Un campement dans le Marais abritait environ 400 personnes
Ce campement, situé devant la mairie du quartier touristique du Marais, abritait quelque 400 personnes, dont des étrangers en situation régulière et des sans-papiers. Certains d’entre eux avaient déjà été évacués, il y a plus d’une semaine, d’un camp de fortune du Samu social, dans le 13e arrondissement.
Dans un communiqué, on apprend qu’ils seront désormais hébergés « au sein de gymnases de la Ville, jusqu’à ce que les services de l’Etat, dont c’est la responsabilité légale et morale, leur proposent une solution pérenne ».
« Un véritable soulagement » pour les familles, selon MSF
Un engagement qu’approuvent les associations, ces dernières fustigeant régulièrement le manque d’hébergement d’urgence dans la capitale. « C’est un véritable soulagement pour ces familles dont l’état de santé ne cessait de se dégrader », a déclaré Méryl Sotty, porte-parole de Médecins sans frontières (MSF), dont les équipes ont effectué sept interventions depuis mi-juillet sur le campement du Samu social puis devant la mairie de Paris Centre.
Mi-août, le campement installé sur le site du Samu social, qui avait rassemblé jusqu’à 450 sans-abri, a été évacué par les forces de l’ordre. « Toutes les personnes ont reçu une proposition d’hébergement », mais « certains occupants n’ont pas souhaité bénéficier des solutions proposées et se retrouvent désormais à la rue, en pleine canicule », avait alors indiqué la préfecture de police.
L'Etat appelé à ouvrir plus de places
Les autorités avaient justifié cette décision en raison notamment de la proximité du campement avec la route et un trafic « particulièrement dense ». Avaient également été prises en compte des « conditions d’hygiène et de sécurité » devenues « particulièrement préoccupantes » avec un « accès totalement insuffisant à l’eau et aux toilettes ».

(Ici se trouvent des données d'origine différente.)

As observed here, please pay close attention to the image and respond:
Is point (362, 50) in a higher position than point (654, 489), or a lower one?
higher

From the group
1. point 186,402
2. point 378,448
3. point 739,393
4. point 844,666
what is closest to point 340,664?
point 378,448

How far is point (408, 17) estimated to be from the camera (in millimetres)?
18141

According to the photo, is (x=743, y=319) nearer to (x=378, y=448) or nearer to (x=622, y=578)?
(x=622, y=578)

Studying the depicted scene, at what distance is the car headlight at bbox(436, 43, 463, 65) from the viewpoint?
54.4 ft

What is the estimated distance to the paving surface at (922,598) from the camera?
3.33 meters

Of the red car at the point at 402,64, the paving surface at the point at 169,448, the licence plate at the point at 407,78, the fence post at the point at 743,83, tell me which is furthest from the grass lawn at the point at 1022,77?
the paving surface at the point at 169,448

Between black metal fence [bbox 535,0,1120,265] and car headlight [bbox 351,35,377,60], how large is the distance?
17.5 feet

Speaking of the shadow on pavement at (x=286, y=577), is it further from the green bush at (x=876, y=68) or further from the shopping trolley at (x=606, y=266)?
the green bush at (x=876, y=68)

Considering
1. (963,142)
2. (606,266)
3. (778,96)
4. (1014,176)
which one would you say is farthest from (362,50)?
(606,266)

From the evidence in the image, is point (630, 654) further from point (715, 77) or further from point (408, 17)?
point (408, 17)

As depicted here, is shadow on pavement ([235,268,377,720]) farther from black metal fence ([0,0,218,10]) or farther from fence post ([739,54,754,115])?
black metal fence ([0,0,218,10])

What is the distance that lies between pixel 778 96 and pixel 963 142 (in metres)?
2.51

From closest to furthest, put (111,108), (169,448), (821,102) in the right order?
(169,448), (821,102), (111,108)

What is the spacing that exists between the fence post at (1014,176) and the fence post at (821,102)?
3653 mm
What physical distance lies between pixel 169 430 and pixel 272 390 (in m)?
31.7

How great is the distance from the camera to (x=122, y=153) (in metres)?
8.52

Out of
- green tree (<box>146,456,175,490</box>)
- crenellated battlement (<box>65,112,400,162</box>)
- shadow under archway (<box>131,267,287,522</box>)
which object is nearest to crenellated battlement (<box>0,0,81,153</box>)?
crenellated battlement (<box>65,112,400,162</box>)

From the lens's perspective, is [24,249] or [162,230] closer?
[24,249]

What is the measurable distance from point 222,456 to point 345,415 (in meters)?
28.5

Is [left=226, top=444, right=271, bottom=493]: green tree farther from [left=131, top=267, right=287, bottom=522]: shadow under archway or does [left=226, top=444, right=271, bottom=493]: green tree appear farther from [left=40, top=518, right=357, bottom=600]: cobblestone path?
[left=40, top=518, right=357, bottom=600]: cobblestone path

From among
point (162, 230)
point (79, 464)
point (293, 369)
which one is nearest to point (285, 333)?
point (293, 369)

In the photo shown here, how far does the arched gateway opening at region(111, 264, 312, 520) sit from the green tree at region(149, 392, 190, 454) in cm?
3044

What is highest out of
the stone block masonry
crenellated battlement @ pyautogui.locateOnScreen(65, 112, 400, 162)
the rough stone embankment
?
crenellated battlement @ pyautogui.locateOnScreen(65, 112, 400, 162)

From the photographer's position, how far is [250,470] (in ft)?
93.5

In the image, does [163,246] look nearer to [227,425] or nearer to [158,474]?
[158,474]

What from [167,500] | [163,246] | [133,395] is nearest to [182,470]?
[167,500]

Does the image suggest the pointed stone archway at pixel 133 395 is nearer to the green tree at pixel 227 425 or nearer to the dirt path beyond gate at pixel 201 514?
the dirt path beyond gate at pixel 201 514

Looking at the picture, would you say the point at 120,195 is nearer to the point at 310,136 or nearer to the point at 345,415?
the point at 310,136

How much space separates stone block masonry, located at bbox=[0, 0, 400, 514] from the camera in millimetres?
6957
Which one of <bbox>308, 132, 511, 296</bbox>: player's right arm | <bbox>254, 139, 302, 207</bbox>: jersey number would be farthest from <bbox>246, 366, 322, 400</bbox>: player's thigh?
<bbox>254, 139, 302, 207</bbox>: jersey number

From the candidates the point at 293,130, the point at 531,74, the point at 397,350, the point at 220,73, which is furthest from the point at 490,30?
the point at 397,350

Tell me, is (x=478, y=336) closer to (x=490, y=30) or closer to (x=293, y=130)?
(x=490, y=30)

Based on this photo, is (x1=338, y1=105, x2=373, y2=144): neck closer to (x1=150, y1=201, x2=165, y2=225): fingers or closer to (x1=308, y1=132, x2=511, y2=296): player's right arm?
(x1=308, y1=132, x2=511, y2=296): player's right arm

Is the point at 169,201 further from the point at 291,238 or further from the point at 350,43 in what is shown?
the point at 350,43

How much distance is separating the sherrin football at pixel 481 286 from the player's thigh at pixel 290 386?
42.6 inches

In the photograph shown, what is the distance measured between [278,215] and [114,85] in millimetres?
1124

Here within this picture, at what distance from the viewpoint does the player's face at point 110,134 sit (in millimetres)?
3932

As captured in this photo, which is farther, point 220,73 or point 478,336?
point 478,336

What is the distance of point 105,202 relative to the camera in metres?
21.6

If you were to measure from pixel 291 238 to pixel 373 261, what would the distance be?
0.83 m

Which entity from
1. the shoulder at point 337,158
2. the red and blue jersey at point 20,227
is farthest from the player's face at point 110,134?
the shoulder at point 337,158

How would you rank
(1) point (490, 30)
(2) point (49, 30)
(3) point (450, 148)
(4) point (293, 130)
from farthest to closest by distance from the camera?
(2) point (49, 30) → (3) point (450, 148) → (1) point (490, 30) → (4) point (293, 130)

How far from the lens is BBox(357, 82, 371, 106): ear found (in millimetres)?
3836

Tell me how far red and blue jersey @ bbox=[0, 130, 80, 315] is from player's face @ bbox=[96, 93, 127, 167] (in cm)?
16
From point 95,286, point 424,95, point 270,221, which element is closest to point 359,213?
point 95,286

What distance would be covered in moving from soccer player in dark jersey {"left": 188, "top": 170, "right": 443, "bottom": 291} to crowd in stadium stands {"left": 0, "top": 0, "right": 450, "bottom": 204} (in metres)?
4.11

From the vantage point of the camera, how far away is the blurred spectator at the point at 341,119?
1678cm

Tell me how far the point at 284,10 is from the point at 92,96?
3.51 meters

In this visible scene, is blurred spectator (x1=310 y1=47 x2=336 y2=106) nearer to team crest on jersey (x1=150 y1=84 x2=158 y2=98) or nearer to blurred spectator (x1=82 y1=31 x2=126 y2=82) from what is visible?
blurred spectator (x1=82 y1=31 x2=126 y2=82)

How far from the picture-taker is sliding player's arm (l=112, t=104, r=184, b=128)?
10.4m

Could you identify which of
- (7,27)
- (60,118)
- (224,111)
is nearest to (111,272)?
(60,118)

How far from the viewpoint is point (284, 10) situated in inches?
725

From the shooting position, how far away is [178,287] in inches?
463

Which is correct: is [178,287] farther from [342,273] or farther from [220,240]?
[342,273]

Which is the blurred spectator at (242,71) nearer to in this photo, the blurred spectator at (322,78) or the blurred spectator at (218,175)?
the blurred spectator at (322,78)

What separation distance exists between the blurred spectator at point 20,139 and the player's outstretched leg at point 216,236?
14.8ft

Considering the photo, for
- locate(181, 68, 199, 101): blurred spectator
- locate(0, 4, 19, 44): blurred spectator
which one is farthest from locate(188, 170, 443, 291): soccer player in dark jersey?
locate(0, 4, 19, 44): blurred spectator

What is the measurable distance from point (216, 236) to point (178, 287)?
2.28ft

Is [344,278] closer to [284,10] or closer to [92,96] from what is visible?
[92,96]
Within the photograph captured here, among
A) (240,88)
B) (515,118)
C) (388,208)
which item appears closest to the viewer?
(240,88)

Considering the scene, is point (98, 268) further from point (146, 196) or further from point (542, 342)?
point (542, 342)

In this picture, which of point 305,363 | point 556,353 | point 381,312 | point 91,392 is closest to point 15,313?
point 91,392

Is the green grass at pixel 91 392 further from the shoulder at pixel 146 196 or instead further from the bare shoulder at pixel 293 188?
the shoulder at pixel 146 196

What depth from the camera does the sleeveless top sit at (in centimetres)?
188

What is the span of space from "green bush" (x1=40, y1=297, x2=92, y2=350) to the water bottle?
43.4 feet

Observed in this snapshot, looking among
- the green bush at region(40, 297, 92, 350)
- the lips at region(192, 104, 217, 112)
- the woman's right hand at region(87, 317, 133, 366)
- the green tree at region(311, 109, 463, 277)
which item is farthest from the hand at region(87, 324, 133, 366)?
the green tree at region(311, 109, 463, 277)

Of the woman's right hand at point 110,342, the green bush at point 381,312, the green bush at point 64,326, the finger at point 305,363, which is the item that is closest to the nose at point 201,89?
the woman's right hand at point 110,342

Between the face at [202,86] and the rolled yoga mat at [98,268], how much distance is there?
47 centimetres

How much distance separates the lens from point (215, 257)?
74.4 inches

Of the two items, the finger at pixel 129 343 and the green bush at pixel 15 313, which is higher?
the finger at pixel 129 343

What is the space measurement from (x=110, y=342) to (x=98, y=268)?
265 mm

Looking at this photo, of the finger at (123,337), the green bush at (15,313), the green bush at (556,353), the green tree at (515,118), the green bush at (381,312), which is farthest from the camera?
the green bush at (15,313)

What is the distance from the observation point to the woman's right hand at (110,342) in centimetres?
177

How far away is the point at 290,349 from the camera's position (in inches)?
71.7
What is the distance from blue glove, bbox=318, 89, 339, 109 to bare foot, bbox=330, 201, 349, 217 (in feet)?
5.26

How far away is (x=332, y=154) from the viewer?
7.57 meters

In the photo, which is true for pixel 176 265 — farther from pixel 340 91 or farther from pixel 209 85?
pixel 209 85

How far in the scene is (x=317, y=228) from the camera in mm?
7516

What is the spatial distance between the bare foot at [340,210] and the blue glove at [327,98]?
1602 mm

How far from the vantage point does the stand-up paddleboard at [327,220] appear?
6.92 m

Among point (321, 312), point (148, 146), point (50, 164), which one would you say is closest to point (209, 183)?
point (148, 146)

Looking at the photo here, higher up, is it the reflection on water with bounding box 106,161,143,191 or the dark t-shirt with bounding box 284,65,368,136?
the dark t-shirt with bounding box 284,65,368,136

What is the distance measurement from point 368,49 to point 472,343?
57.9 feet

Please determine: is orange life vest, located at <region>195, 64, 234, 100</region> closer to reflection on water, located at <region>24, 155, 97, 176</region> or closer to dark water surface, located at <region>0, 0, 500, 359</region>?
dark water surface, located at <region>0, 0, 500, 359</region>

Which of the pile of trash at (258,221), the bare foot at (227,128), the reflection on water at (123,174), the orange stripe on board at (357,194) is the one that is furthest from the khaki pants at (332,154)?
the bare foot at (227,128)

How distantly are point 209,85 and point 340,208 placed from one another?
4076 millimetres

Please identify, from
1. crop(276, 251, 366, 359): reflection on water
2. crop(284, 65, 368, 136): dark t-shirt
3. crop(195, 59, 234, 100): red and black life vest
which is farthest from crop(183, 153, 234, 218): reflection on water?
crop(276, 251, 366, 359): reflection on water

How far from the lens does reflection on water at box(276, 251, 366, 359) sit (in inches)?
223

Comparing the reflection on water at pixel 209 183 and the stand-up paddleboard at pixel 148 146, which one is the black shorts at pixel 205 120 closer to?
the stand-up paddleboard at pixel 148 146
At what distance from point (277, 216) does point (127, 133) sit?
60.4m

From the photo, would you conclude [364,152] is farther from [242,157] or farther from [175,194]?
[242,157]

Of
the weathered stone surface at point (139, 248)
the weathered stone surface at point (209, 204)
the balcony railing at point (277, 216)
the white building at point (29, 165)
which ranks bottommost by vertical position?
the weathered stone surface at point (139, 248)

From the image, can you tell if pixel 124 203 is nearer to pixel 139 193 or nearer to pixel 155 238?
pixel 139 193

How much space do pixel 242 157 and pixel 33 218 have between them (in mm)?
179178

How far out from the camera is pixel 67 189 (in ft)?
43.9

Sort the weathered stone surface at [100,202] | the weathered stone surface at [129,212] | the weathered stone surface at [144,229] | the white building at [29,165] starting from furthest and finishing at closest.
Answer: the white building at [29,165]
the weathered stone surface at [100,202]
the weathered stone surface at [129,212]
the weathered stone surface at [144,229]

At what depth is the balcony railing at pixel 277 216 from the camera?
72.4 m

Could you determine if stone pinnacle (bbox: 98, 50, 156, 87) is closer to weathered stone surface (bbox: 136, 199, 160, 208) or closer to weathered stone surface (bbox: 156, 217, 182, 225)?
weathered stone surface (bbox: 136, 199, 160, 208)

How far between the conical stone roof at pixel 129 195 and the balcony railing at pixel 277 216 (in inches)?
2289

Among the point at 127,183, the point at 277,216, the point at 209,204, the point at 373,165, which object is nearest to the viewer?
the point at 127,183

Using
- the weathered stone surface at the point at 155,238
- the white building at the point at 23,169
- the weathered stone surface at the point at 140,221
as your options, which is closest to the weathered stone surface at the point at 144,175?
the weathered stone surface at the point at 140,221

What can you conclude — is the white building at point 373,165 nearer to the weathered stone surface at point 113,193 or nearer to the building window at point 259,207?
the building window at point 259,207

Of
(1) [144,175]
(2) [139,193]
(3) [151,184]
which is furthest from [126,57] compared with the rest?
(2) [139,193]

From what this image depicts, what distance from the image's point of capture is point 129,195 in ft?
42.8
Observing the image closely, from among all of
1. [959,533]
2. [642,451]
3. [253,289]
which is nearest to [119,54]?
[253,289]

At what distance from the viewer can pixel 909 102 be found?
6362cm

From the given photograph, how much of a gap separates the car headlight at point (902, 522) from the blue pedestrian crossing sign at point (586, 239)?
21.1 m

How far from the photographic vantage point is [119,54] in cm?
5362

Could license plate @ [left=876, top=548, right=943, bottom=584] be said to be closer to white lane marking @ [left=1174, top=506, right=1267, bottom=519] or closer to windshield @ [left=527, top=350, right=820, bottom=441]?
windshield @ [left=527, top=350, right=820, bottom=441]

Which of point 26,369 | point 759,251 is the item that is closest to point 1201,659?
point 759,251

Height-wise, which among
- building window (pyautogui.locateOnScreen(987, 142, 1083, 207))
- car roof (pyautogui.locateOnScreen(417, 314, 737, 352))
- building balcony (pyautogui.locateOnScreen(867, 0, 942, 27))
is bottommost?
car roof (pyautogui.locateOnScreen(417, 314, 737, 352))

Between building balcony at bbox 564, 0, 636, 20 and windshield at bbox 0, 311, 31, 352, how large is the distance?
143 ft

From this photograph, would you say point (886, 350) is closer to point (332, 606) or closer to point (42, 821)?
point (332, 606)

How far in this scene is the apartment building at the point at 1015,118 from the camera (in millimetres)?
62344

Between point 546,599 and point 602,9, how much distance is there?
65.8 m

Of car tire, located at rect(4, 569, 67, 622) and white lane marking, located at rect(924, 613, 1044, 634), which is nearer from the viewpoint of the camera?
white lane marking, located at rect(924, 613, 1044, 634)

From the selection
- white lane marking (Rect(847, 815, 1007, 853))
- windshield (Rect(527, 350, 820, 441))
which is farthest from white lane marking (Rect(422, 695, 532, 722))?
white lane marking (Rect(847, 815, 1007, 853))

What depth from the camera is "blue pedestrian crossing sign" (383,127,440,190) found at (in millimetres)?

Mais le maire de Paris, Emmanuel Grégoire, « refuse que des familles et des enfants soient remis à la rue sans solution ». Il assure donc avoir pris ses « responsabilités » avec décision. « Je ne peux pas accepter que Paris se substitue indéfiniment à l’État, alors même que l’hébergement d’urgence relève de sa responsabilité et que 300 places ont été récemment supprimées », souligne-t-il.
« Cette occupation n’est toutefois pas un cas isolé. L’Etat doit prendre ses responsabilités sur l’hébergement d’urgence et ouvrir plus de places pour les personnes qui survivent à la rue », ajoute Méryl Sotty de MSF.